Task brief
Leave out the pictures and reproduce all of the data exactly.

*** Opening Stored data ***

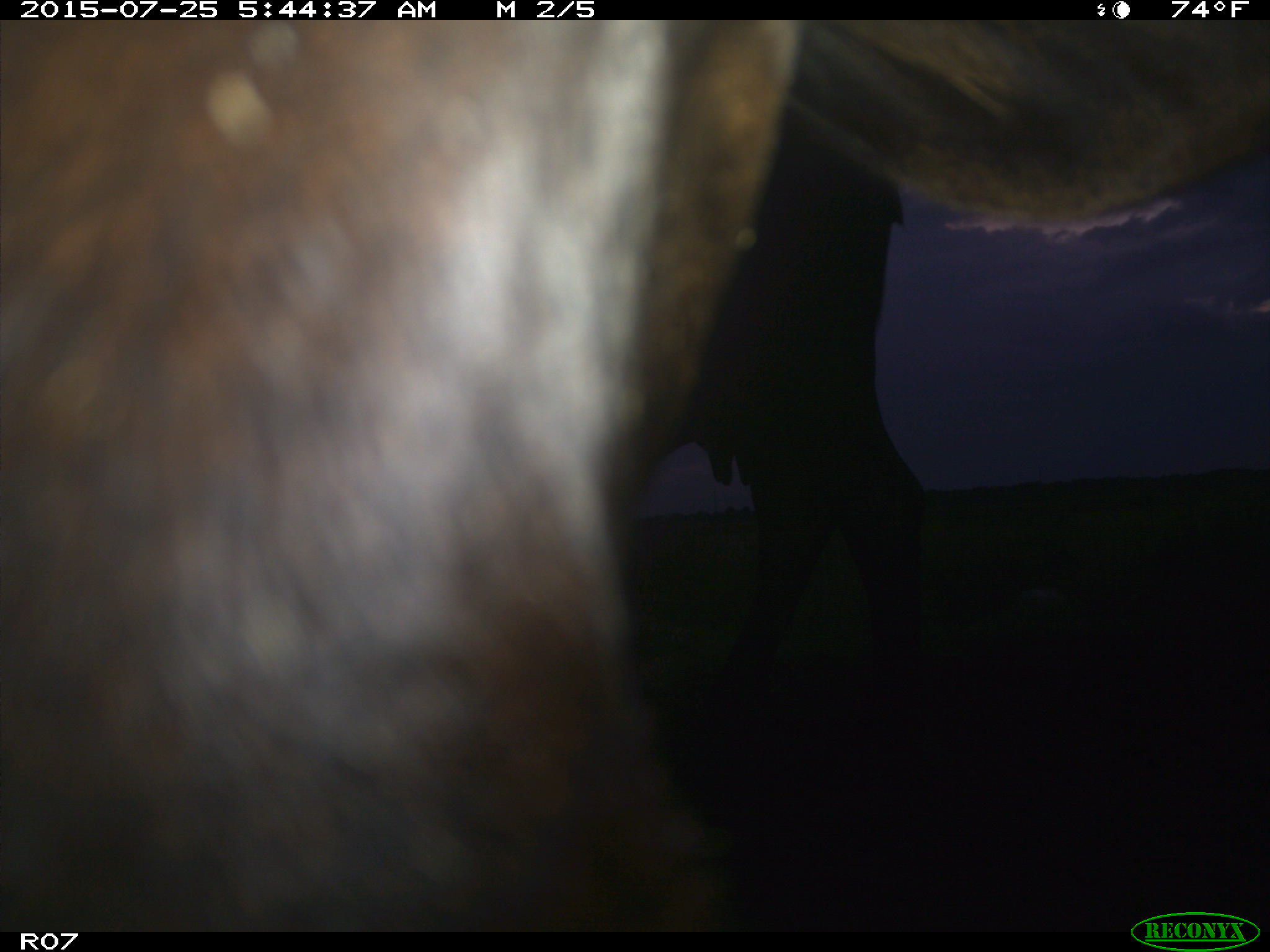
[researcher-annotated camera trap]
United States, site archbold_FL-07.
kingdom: Animalia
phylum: Chordata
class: Mammalia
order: Artiodactyla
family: Bovidae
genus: Bos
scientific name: Bos taurus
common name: domestic cow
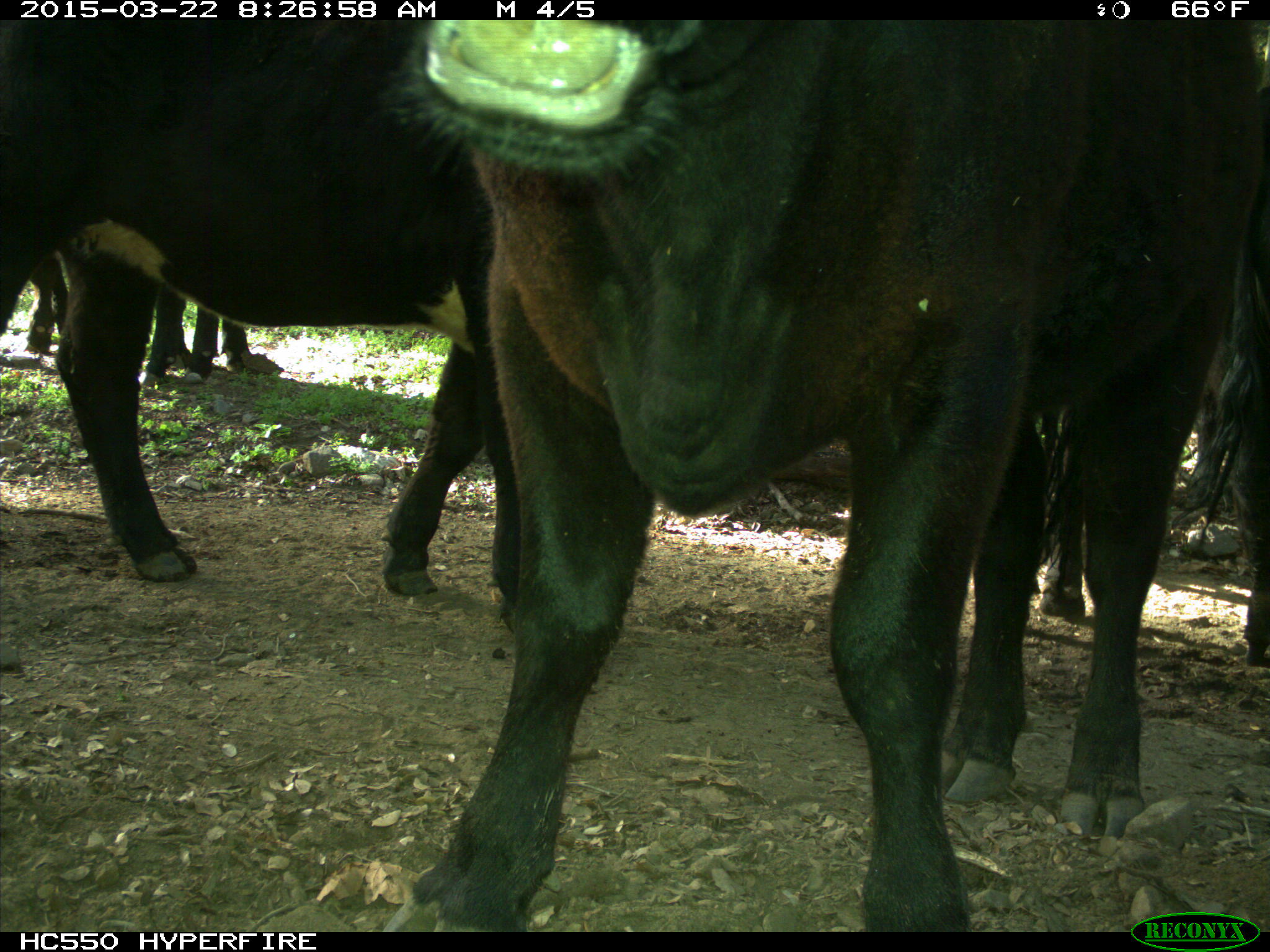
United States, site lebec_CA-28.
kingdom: Animalia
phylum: Chordata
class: Mammalia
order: Artiodactyla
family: Bovidae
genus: Bos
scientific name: Bos taurus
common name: domestic cow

*** Closing Stored data ***

Written solution
[researcher-annotated camera trap]
United States, site archbold_FL-07.
kingdom: Animalia
phylum: Chordata
class: Mammalia
order: Artiodactyla
family: Bovidae
genus: Bos
scientific name: Bos taurus
common name: domestic cow
United States, site lebec_CA-28.
kingdom: Animalia
phylum: Chordata
class: Mammalia
order: Artiodactyla
family: Bovidae
genus: Bos
scientific name: Bos taurus
common name: domestic cow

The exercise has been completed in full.